Figure 5. Results of the generated weighted meta-model, where the predicted values are obtained from the average of the predictions of the individual methods. As the error seems to have a random distribution around zero, ΔΔG values predicted by the meta-model do not present considerable biases.

Discussion

Improvements on Performance Metrics

The different datasets tested in the cases studies serve to illustrate the great capacities of the proposed method since it not only improves the performance measures, but it does so efficiently from a computational point of view, generating as-good-as-required models in the shortest time possible. This result is achieved thanks to the RV-Clustering library modularity and the structure of the presented methodology, which considers advancing to the next complexity level only when models generated so far do not meet user requirements.

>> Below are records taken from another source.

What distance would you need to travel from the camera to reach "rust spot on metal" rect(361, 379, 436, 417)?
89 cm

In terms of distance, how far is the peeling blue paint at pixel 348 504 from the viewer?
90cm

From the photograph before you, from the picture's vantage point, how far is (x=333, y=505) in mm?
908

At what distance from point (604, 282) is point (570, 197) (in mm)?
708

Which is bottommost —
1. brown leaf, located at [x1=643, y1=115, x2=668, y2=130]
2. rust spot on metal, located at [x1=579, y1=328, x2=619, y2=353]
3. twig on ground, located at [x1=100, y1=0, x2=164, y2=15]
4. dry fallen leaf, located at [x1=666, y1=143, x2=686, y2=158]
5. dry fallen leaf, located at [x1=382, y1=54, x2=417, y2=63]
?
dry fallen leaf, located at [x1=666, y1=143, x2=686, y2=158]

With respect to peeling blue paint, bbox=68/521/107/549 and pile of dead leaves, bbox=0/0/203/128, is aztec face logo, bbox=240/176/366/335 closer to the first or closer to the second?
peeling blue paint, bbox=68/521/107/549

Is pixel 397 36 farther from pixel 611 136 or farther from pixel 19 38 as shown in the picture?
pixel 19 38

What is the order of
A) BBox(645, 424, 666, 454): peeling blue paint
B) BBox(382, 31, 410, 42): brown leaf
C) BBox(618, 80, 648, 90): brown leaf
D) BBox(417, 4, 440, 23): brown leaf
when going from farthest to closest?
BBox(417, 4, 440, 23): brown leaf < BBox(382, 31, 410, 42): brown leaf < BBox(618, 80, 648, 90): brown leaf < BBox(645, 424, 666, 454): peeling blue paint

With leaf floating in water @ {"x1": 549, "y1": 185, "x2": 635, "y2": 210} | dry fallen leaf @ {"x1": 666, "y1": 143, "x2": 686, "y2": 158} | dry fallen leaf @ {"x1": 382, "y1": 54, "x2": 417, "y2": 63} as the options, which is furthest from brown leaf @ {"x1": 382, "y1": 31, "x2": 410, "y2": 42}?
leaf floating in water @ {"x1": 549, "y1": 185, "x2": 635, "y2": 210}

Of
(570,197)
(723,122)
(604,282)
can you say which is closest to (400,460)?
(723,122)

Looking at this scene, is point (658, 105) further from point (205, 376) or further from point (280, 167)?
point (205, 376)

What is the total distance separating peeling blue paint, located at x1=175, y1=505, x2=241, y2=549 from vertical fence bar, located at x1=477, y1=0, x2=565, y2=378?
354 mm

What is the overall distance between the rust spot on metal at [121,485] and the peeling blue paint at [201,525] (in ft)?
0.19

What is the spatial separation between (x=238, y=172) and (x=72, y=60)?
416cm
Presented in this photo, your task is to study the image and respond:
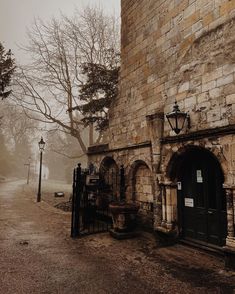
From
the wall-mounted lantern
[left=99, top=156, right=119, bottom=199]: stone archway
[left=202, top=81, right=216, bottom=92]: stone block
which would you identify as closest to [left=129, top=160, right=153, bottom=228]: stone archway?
[left=99, top=156, right=119, bottom=199]: stone archway

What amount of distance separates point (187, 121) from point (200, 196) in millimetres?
1821

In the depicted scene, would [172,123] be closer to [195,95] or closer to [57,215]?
[195,95]

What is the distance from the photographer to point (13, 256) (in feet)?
17.3

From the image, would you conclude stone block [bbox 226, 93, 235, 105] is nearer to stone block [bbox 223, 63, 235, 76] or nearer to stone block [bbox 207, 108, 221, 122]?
stone block [bbox 207, 108, 221, 122]

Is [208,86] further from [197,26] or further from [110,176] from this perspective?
[110,176]

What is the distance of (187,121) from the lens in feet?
19.8

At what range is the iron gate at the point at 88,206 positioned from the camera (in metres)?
7.08

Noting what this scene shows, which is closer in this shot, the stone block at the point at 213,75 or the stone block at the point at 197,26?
the stone block at the point at 213,75

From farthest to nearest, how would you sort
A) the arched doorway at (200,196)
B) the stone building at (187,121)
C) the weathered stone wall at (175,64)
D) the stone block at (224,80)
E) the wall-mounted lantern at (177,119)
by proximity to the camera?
the wall-mounted lantern at (177,119) → the arched doorway at (200,196) → the weathered stone wall at (175,64) → the stone building at (187,121) → the stone block at (224,80)

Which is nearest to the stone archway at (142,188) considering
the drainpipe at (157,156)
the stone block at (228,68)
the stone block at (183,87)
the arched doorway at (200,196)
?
the drainpipe at (157,156)

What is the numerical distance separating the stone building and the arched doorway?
0.07 feet

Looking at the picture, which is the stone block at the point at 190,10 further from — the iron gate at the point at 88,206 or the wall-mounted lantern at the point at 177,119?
the iron gate at the point at 88,206

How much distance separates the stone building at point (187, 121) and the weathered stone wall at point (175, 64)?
23mm

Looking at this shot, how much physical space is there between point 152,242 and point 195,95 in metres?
3.82
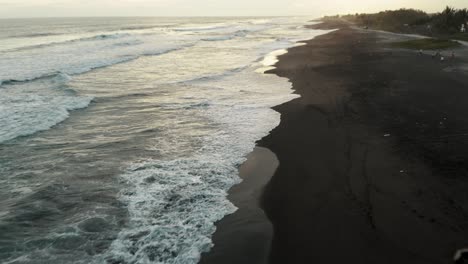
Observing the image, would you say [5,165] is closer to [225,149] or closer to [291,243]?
[225,149]

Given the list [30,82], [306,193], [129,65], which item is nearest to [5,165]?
[306,193]

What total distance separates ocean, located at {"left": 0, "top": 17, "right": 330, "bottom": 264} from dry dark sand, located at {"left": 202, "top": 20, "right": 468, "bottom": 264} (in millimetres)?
1187

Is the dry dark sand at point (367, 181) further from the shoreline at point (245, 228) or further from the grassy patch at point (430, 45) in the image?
the grassy patch at point (430, 45)

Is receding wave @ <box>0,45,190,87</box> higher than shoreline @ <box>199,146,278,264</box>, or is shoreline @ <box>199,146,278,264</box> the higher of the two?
receding wave @ <box>0,45,190,87</box>

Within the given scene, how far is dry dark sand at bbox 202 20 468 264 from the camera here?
726 centimetres

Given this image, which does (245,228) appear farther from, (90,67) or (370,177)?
(90,67)

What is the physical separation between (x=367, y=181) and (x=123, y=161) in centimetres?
716

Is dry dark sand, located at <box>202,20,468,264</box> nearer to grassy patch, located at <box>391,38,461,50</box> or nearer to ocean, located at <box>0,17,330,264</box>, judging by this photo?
ocean, located at <box>0,17,330,264</box>

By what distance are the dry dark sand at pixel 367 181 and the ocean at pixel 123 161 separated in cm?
119

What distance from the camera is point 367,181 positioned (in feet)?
31.8

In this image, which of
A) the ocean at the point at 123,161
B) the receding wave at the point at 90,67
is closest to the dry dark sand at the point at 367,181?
the ocean at the point at 123,161

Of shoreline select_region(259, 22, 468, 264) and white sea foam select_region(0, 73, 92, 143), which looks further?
white sea foam select_region(0, 73, 92, 143)

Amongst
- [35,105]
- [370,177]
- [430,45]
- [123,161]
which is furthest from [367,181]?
[430,45]

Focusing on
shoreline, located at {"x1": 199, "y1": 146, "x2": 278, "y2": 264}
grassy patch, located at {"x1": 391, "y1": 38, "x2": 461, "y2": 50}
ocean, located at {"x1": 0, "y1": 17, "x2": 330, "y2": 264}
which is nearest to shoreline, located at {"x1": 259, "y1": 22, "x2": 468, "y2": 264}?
shoreline, located at {"x1": 199, "y1": 146, "x2": 278, "y2": 264}
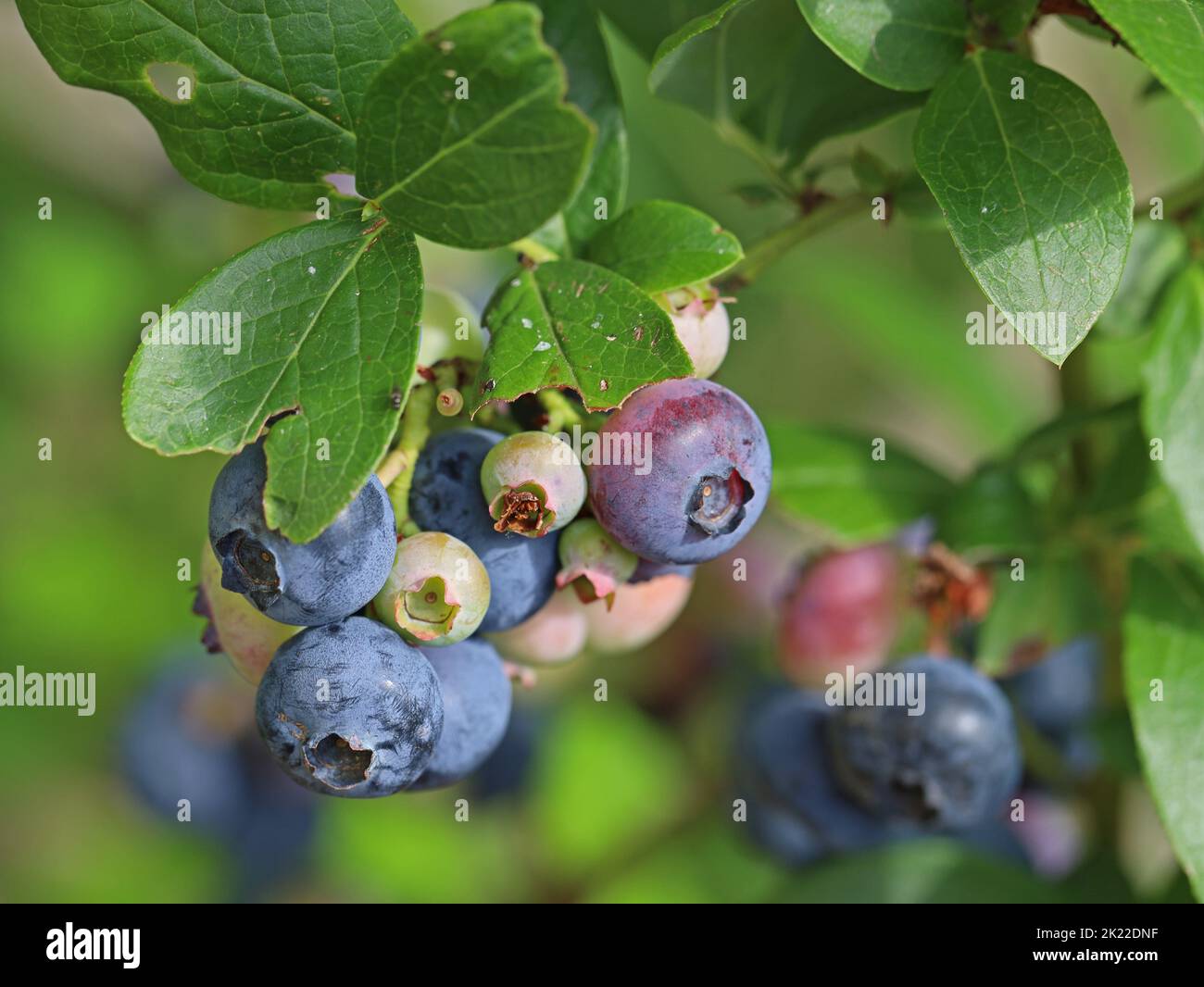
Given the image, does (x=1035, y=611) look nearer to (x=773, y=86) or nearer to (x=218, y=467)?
(x=773, y=86)

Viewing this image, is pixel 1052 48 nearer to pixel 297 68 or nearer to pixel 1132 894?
pixel 1132 894

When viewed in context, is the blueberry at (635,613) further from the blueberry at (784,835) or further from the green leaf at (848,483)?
the blueberry at (784,835)

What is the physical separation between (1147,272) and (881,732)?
1.87 feet

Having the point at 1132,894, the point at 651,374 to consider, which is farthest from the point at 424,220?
the point at 1132,894

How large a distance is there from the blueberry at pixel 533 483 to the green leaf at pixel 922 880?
0.86 meters

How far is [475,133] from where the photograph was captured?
29.3 inches

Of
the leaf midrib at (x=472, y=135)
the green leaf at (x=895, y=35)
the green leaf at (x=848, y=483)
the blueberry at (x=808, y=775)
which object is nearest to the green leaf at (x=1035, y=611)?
the green leaf at (x=848, y=483)

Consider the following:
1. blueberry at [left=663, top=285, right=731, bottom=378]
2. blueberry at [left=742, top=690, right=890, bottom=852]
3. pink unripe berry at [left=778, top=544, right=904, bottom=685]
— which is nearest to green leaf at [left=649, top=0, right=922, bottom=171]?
blueberry at [left=663, top=285, right=731, bottom=378]

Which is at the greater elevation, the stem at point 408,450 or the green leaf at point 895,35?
the green leaf at point 895,35

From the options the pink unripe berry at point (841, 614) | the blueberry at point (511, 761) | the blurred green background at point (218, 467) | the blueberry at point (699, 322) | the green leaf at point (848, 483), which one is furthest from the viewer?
the blurred green background at point (218, 467)

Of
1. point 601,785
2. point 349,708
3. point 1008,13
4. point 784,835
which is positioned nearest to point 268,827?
point 601,785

Another advantage of this new approach is the transparency of the results. Model performance metrics, by themselves, may not be sufficiently informative and mislead to wrong conclusions about the quality of the predictive outcome; they should always be analyzed in context. In our work, the different metrics associated with different elements (models, meta-models, global model) are analyzed together and combined using the proposed indexes. This combination of metrics is used both for improvement evaluation between the initial linear assessment stage and the final performance and for the evaluation of over-fitting in local meta-models within the partition. Table 1 presents the results of the considered cases of study, all of which show a significant improvement in their metrics. No over-fitting of the local meta-models was observed in the different subgroups of the partition since all IOF values were negative. The previous discussion also accounts for synergistic effects between the classification model and the different meta-models within the partition, since overall performance metrics are higher than weighted individual ones. All of the above translates into an average percentage increase of 47.3% in the performance metrics of the predictive models for the highly non-linear biological datasets considered, as presented in Table 1. As the performance metrics increase as the methodology proceeds, the best model will always be the latest delivered (except in cases where IOF > 0). To stop at early stages by imposing lower values of xuser is a decision based on a time-quality trade-off, as our methodology was thought for delivering as-good-as-required models.

TABLE 1

Table 1. Evolution of performance (accuracy) of the models generated in different progressive steps of the proposed methodology.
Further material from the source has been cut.